» **GOAL**
Rename "closest" to "nearest" throughout all of the entries below, leaving the rest of the text unchanged. Omit the pictures from your answer.

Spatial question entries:

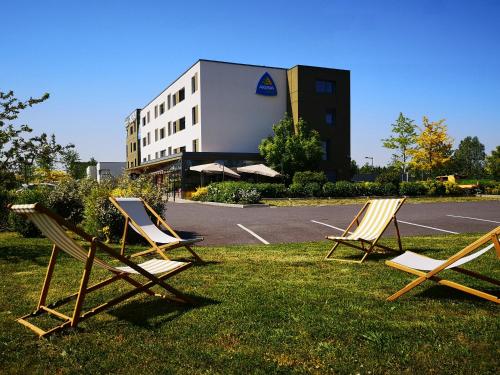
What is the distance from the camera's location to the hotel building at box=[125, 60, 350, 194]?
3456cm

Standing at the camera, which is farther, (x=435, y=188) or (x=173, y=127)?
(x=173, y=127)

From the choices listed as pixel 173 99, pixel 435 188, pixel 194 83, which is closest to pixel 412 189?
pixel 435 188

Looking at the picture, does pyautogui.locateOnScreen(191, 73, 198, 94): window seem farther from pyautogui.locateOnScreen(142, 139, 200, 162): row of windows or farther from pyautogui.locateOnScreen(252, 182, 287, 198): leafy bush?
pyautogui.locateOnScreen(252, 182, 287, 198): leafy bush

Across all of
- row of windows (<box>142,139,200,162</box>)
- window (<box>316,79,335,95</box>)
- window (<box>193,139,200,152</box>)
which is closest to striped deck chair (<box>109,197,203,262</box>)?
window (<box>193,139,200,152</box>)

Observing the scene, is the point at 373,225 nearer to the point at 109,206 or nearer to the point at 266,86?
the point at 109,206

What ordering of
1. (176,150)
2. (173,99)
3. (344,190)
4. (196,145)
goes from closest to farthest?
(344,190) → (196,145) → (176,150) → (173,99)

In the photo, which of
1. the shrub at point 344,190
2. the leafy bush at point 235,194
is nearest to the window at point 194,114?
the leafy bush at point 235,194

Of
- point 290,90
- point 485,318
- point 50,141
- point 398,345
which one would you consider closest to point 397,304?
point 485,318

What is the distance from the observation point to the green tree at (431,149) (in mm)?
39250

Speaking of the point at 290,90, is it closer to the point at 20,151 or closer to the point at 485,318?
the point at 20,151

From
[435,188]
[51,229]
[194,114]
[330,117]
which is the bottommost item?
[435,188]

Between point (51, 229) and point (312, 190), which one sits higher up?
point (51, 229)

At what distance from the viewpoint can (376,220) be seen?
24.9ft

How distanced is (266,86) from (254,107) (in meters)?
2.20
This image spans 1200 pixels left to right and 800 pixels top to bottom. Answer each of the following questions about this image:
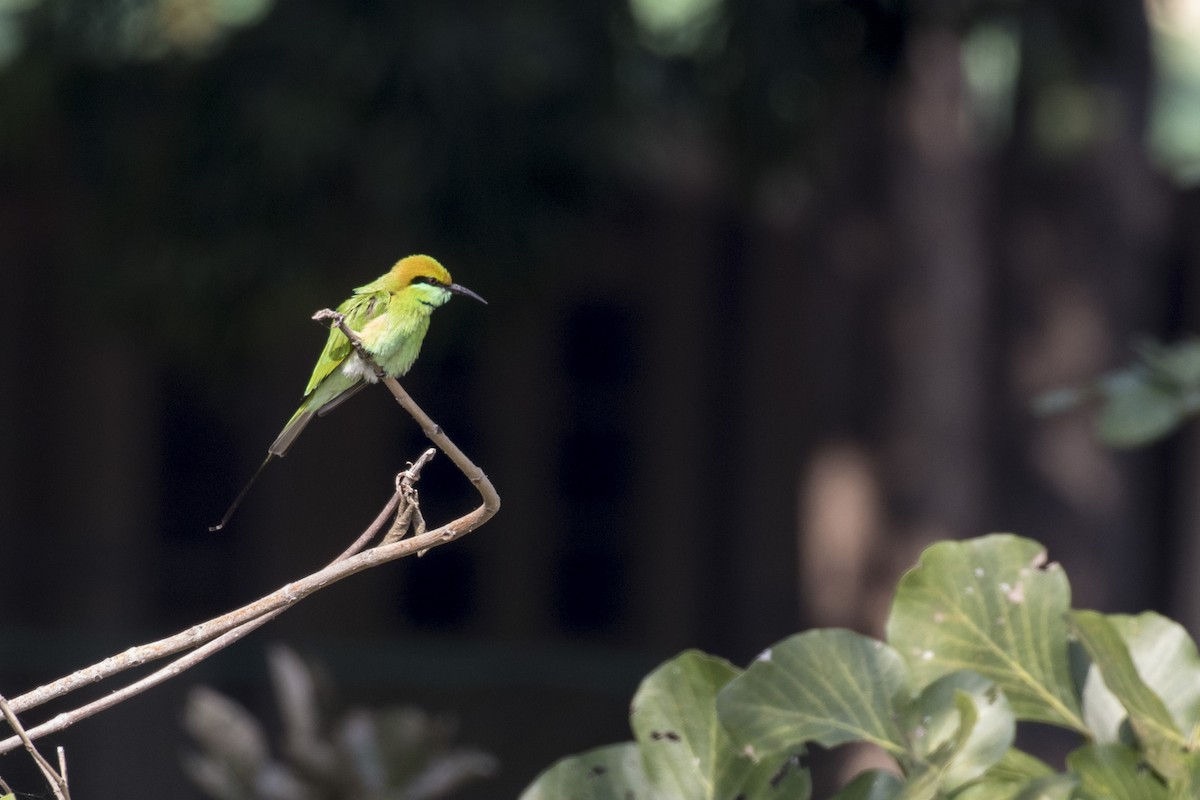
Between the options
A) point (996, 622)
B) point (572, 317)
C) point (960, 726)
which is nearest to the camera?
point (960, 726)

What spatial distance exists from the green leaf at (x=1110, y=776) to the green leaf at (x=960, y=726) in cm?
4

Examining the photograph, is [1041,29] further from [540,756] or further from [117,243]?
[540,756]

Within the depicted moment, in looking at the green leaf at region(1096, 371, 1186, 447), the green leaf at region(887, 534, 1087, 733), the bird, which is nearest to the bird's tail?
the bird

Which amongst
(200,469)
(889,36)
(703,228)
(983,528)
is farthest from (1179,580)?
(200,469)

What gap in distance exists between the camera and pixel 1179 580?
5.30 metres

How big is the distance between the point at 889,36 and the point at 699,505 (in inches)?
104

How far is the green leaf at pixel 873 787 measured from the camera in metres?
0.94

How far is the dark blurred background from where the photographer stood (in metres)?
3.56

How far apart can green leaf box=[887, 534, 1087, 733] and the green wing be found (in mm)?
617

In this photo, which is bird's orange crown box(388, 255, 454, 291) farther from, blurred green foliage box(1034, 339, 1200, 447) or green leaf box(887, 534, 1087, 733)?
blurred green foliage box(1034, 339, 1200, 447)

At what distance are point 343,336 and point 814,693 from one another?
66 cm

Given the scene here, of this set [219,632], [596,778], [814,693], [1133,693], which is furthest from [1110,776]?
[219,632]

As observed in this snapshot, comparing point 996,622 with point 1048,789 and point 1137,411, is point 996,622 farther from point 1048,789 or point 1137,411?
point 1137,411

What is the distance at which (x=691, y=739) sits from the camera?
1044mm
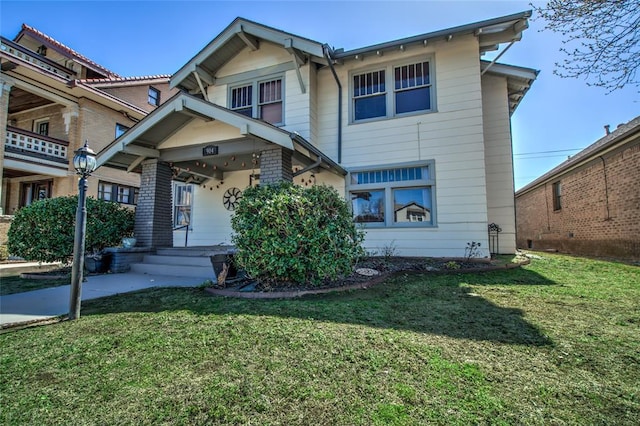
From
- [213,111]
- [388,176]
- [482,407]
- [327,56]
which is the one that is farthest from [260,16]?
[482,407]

» **TASK SOLUTION**
What is the distance from the camera's location to the hotel building at box=[125, 60, 350, 194]?
3456cm

Standing at the camera, which is farther, (x=435, y=188) or (x=173, y=127)?
(x=173, y=127)

From the choices listed as pixel 173 99, pixel 435 188, pixel 194 83, which is nearest to pixel 412 189?
pixel 435 188

Looking at the picture, does pyautogui.locateOnScreen(191, 73, 198, 94): window seem farther from pyautogui.locateOnScreen(142, 139, 200, 162): row of windows or farther from pyautogui.locateOnScreen(252, 182, 287, 198): leafy bush?
pyautogui.locateOnScreen(252, 182, 287, 198): leafy bush

Across all of
- row of windows (<box>142,139,200,162</box>)
- window (<box>316,79,335,95</box>)
- window (<box>193,139,200,152</box>)
which is nearest to striped deck chair (<box>109,197,203,262</box>)?
window (<box>193,139,200,152</box>)

Observing the scene, is the point at 373,225 nearer to the point at 109,206 or nearer to the point at 266,86?
the point at 109,206

What ordering of
1. (176,150)
2. (173,99)
3. (344,190)
4. (196,145)
goes from nearest to farthest?
(344,190) → (196,145) → (176,150) → (173,99)

In the photo, which of
1. the shrub at point 344,190
2. the leafy bush at point 235,194
is nearest to the window at point 194,114?
the leafy bush at point 235,194

Of
- point 290,90
- point 485,318
- point 50,141
- point 398,345
which one would you consider nearest to point 397,304?
point 485,318

What is the distance from the observation point to the green tree at (431,149) (in mm)?
39250

Speaking of the point at 290,90, is it closer to the point at 20,151 or closer to the point at 485,318?
the point at 20,151

From
[435,188]
[51,229]
[194,114]
[330,117]
which is the bottommost item?
[435,188]

Between point (51, 229) and point (312, 190), which one sits higher up?
point (51, 229)

At what distance from the viewpoint can (376,220) be seen?
24.9ft

How distanced is (266,86) from (254,107) (in meters)?
2.20
This image spans 1200 pixels left to right and 800 pixels top to bottom. Answer each of the following questions about this image:
Between the options
A) point (996, 622)
B) point (572, 317)
C) point (960, 726)
which is nearest to the camera?
point (960, 726)

What spatial distance exists from the green leaf at (x=1110, y=776) to the green leaf at (x=960, y=726) in cm?
4

Examining the photograph, is [1041,29] further from [540,756] or further from [117,243]?
[540,756]

Within the depicted moment, in looking at the green leaf at region(1096, 371, 1186, 447), the green leaf at region(887, 534, 1087, 733), the bird, which is nearest to the bird's tail?
the bird

Which amongst
(200,469)
(889,36)
(703,228)
(983,528)
is farthest from (1179,580)?
(200,469)

What gap in distance exists between the camera and pixel 1179 580?
5.30 metres

How big is the distance between the point at 889,36 and the point at 699,505 (in inches)?
104

How far is the green leaf at pixel 873 787 measured from the camera in metres?
0.94

How far is the dark blurred background from where the photographer stood (in metres)?
3.56

How far apart can green leaf box=[887, 534, 1087, 733] and the green wing be found (in mm)?
617

In this photo, which is bird's orange crown box(388, 255, 454, 291) farther from, blurred green foliage box(1034, 339, 1200, 447) or green leaf box(887, 534, 1087, 733)?
blurred green foliage box(1034, 339, 1200, 447)

At what distance are point 343,336 and point 814,693 from one another?
66 cm

Given the scene here, of this set [219,632], [596,778], [814,693], [1133,693], which is furthest from [1110,776]?
[219,632]

As observed in this snapshot, comparing point 996,622 with point 1048,789 and point 1137,411, is point 996,622 farther from point 1048,789 or point 1137,411?
point 1137,411

What is the distance at which (x=691, y=739) sits from the camera?
1044mm
From
- [213,111]
- [388,176]
- [482,407]
- [327,56]
which is the one that is farthest from [260,16]?
[482,407]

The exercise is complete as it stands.